The above figure shows a meta tensor function add The implementation of is transformed to another example of a different implementation , The code on the right is a pseudocode that represents possible combinatorial optimization : The loop in the code on the left is split into a length of 4 Unit of ,f32x4.add The corresponding function is a special function that performs vector addition calculation .
2.2 Tensor program abstraction
In the previous section, we talked about the need for the transformation of tensor functions . In order that we can transform the meta tensor function more effectively , We need an effective abstraction to represent these functions .
Generally speaking , The abstraction of a typical meta tensor function implementation includes the following components : A multidimensional array that stores data , Loop nesting that drives tensor computation as well as The calculation part itself The sentence of .
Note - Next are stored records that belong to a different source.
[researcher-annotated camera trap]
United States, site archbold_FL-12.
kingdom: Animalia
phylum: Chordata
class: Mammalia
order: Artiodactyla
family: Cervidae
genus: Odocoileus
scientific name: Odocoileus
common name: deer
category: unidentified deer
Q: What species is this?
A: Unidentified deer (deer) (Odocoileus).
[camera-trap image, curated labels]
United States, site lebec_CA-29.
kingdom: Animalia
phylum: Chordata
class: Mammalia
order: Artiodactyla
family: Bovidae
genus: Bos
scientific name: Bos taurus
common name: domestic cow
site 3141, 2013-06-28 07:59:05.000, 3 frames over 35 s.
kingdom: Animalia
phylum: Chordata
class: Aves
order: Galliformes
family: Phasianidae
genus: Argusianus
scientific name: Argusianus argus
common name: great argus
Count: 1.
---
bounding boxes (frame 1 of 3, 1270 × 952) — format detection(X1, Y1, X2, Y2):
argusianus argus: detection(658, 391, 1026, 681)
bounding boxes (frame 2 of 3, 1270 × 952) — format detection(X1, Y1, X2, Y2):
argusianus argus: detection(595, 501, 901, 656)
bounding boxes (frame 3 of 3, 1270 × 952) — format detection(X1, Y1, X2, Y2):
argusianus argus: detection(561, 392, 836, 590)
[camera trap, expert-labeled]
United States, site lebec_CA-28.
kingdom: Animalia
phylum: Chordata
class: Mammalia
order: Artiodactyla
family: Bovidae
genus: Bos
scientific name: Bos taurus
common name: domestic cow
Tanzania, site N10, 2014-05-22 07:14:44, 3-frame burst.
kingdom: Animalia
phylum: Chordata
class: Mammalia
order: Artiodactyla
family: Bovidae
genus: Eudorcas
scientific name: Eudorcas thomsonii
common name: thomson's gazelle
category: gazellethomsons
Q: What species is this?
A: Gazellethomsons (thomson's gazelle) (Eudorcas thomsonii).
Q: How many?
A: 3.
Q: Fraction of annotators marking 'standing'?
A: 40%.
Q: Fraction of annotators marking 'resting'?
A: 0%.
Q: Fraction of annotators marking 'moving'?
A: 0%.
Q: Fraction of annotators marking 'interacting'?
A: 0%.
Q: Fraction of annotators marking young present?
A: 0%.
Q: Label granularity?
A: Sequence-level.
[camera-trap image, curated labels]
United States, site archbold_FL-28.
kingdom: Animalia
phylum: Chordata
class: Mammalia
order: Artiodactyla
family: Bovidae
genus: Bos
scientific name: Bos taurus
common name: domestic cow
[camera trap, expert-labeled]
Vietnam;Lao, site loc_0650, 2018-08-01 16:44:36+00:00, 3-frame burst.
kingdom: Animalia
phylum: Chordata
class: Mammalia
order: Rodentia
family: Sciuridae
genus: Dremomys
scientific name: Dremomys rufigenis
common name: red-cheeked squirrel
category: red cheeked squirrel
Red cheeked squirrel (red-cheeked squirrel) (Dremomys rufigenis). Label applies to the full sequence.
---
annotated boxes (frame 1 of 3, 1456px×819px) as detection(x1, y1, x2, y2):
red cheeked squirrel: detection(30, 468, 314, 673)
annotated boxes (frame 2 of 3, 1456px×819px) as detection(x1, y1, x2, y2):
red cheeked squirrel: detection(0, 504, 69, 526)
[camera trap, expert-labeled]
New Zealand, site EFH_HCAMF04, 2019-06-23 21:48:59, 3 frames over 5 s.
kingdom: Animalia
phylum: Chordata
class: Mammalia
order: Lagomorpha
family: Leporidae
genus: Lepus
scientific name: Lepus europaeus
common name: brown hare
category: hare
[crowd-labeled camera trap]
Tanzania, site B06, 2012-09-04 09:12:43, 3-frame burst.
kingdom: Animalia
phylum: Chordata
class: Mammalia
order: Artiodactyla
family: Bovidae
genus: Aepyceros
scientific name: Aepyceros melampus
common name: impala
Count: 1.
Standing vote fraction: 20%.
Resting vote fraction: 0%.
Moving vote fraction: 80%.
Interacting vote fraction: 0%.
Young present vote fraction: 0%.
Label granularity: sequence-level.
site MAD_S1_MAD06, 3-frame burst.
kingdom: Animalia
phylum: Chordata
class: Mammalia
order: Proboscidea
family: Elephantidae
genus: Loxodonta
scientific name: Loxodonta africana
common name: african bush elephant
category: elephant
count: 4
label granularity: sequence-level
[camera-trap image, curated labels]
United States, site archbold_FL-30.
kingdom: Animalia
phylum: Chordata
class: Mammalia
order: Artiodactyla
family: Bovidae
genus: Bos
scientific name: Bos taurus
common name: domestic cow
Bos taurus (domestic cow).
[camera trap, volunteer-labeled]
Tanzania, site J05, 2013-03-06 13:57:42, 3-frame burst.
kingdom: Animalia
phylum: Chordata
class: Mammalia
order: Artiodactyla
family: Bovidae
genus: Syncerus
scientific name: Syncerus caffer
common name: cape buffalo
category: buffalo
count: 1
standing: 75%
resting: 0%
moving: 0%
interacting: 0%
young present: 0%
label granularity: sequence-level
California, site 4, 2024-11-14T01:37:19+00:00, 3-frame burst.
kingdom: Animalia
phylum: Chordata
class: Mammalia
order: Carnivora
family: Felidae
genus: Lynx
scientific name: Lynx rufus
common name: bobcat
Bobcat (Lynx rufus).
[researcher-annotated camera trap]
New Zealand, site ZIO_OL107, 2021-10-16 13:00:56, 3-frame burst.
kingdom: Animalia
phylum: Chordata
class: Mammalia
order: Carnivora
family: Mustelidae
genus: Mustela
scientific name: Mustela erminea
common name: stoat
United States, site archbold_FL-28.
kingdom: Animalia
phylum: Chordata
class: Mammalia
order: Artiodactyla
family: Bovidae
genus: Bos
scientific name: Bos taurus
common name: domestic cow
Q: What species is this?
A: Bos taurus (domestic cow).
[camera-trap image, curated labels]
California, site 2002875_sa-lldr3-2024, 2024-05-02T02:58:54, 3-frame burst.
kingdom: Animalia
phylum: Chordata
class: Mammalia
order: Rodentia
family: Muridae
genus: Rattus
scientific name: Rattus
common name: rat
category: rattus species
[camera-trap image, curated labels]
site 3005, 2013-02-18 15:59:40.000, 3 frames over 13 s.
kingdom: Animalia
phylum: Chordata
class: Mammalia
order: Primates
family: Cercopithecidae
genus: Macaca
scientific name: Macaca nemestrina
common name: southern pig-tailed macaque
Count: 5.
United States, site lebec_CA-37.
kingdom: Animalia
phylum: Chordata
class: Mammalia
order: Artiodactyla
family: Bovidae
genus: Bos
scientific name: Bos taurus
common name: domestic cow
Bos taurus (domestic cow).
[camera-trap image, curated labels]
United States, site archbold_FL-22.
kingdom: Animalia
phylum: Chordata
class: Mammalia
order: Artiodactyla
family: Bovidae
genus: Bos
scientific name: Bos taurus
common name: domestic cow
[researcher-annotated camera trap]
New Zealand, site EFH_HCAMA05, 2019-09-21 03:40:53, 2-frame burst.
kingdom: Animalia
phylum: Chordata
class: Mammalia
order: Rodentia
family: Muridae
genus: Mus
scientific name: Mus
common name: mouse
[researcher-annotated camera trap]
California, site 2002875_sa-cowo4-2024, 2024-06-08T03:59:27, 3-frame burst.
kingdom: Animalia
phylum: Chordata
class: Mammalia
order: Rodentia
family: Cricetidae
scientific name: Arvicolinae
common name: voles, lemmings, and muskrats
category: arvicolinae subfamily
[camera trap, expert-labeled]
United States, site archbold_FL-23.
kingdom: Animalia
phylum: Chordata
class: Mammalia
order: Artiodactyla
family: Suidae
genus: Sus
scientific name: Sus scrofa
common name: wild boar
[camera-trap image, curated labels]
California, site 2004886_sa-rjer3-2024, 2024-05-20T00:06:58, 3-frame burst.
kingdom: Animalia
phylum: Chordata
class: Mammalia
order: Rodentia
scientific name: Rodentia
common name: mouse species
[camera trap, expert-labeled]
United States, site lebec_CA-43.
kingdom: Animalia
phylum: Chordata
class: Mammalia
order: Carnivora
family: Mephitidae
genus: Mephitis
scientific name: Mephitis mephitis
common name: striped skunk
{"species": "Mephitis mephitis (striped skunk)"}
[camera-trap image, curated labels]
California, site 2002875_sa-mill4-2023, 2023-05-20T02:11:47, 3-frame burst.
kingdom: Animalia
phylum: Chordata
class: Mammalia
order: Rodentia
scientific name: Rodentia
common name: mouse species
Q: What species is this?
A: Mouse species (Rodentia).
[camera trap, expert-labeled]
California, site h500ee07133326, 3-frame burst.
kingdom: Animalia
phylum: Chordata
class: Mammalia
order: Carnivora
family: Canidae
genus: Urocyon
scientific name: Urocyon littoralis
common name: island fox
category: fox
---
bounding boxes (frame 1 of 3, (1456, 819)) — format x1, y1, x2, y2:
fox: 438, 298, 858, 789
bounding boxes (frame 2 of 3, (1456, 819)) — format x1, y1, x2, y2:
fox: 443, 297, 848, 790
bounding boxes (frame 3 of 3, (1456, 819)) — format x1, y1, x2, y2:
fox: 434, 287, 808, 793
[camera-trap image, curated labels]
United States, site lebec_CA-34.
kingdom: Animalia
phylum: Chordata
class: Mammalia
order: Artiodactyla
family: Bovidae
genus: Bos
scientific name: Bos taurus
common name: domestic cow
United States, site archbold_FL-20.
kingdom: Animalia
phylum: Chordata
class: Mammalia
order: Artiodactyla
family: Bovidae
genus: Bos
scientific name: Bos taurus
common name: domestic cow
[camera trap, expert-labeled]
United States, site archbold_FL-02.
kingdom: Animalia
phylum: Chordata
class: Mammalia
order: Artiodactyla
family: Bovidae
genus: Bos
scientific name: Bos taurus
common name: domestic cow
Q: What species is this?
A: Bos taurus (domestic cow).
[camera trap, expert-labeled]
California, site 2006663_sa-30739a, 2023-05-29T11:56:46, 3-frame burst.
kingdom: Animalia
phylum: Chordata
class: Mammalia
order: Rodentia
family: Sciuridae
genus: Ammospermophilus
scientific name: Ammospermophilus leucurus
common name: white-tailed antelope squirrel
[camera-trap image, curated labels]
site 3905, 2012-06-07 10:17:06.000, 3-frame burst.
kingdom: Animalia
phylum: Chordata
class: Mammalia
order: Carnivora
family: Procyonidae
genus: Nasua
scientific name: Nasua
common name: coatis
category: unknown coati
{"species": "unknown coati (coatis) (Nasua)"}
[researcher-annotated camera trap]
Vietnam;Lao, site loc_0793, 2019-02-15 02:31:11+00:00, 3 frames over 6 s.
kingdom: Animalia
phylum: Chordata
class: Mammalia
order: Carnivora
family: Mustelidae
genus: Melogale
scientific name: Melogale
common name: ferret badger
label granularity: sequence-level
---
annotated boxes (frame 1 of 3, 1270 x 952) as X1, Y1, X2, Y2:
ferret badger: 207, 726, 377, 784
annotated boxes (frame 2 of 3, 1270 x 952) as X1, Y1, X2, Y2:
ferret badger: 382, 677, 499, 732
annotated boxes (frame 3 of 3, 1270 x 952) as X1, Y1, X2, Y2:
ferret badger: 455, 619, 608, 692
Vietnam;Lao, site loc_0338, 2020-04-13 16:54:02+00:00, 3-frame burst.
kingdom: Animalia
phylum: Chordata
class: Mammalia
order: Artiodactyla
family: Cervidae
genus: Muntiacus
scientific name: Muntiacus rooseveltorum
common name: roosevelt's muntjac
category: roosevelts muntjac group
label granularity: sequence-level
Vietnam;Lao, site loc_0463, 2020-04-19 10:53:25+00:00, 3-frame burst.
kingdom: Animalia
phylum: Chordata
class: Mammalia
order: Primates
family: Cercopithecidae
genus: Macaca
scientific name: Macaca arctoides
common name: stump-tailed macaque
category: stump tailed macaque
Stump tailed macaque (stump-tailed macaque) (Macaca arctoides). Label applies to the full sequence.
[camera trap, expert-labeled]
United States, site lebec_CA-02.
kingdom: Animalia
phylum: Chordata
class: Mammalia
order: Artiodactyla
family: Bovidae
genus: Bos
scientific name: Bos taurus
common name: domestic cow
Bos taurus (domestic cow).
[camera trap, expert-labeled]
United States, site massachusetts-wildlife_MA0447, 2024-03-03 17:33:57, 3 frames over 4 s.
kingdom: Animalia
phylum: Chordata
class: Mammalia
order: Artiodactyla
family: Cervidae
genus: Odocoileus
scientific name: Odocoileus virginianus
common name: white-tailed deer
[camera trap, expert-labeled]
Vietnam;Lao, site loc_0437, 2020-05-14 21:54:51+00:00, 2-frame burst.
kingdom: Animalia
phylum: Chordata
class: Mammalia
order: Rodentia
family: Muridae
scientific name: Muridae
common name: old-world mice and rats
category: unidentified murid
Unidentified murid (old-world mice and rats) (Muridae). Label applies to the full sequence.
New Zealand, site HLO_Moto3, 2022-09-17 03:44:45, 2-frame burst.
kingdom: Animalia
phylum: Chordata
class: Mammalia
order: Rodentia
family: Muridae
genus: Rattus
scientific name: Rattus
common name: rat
We call this kind of abstraction Tensor program abstraction . An important property of tensor program abstraction is , They can be changed by a series of effective program transformations .

for example , We can operate through a set of transformations ( Such as circular split 、 Parallelism and vectorization ) Change an initial cycle program on the left side of the above figure to the program on the right .
2.2.1 Other structures in tensor program abstraction
It is important to , We cannot change the program arbitrarily , For example, this may be because some calculations depend on the order between loops . But fortunately , Most of the metatensor functions we are interested in have good properties ( For example, the independence between loop iterations ).
The tensor program can combine this additional information into a part of the program , To make program transformation more convenient .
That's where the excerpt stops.